第172話 紋章 ③

 通された部屋からは、城壁の内側がよく見えた。

 城下とは違って、石造りの建物がひしめく。

 それでいて戦時には往来がしやすいように、道幅が広くとられていた。

 私とエリは、陽射しが入る窓際の椅子に腰掛けている。

 冬の陽射しだが、ぬくぬくと暖かい。

 どうしても二人して瞼が下がる。

 その間、あの出迎えの騎士とサーレルはお茶を挟んで談笑していた。

 話題は最近の中央の噂であったり、他愛ない話を装った腹の探り合いであった。

 出迎えの騎士は、短い黒髪に顎の角張った軍人の見本のような男だった。

 少し左眉がさがり、傷がある。

 そこが人好きのする風貌になっており、外見の威圧感を和らげていた。

 実直そうな外見の男で、サーレルと同じくらいの背丈だ。

 つまり、人種は違えど大きい。

 因みに、サーレルが獣人の多分、中重量種(カーンが重量獣種で、それよりも下の重さ=獣人で言う戦闘能力へ特化した体つき)で、この男は長命種人族であろうと思う。

 見た限り、指の数が長命種の本数だ。

 因みに亜人は長命種や短命人族種より本数が少ない。

 トゥーラアモンの騎士は、黒鉄の鎧と黒い中履きをつけており、黒髪も相まって暗い印象だ。

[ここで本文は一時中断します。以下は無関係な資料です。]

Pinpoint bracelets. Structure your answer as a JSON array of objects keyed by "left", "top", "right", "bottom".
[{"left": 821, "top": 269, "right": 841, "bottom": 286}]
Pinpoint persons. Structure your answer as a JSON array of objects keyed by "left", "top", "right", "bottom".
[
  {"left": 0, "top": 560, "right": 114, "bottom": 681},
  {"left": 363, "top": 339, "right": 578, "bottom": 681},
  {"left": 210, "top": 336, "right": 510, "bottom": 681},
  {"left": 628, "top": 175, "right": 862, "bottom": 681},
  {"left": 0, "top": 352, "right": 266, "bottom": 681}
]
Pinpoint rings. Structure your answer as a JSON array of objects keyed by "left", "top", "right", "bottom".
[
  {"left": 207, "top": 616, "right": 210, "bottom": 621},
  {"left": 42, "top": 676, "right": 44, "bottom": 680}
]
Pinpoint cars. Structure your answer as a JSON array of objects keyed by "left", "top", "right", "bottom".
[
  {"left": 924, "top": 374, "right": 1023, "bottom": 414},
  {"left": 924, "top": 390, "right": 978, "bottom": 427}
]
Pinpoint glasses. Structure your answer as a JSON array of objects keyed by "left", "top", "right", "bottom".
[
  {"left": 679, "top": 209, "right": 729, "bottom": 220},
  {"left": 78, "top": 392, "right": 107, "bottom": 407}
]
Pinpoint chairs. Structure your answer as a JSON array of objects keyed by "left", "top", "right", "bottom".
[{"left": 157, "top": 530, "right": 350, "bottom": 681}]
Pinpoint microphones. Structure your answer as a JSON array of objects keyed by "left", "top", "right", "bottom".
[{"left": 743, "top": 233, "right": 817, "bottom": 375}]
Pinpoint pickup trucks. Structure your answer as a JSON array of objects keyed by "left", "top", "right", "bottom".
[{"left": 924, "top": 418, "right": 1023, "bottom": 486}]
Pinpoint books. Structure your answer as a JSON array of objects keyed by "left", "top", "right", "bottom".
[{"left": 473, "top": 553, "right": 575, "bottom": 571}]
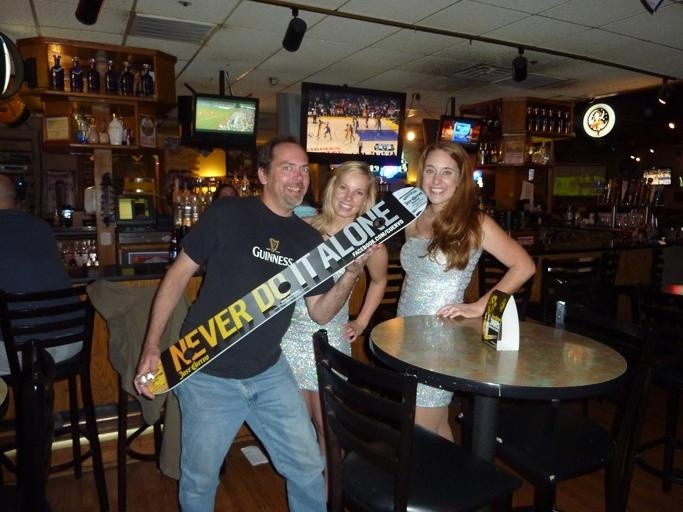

 そうして地が影のように暗いので、逆に肩当てに彫り込まれた紋章が浮き上がって見える。

 目立たさせる為に金色に塗っているのかも知れない。

 射し込む暖かな陽射しに、黄金の輝きが煌めく。

 どうやらアイヒベルガー侯爵の紋章のようである。

 それを見て、エリに教える。

 彼女は眠気を払うと、騎士の肩当てを見て目を丸くした。

 するとそれに気がついた騎士がニッコリとする。

 それから柔らかな笑顔を子供に向けた。


「これは我がアイヒベルガーの紋章で、神鳥を表しています。

 神鳥は、悪と病を食い殺し、人を平和に導きます。」

「神の鳥ですか」


 サーレルが人別を受け取り、持ち込んだ事務官とやり取りをしながら口を挟んだ。


「ええ、元々はこの地方の土着宗教が題材で、地母神の子供と言われております」

「地母神ですか、聞いた事がありませんね」

「侯爵様のご先祖が、この土地の出身だったそうです。

 なんでも、この地方には大地の毒から人々を守る神がいたそうです。

 それを地母神として祀ったそうです」

「さすが古いお家柄ですね。その地母神の子供の神ですか」

「この鳥は地母神と同じく悪や病を食うそうです」

「では、その母神も同じく鳥の姿を?」

「いいえ、美しい大蛇と言われています。

 子孫繁栄と、長寿に知恵の司るそうです。」

「それは中々に気前の良い神ですね」


 しばらく会話は途絶え、騎士もサーレルも人別を照らし合わせる作業に集中した。


(これが鳥に見える?)


 私は黄金の輝きから目をそらした。

 鳥にしては嘴が無く、体は細長い。

 体から幾筋もの翼が伸びているが、とても鳥には見えない。

 それは火を吹き、長い二股の舌を出している。

 紋章は勇ましく、剣と斧がその神鳥に交差して描かれていた。


「エリの靴の刺繍の方が、可愛いね」


 それにエリは神妙に頷き返した。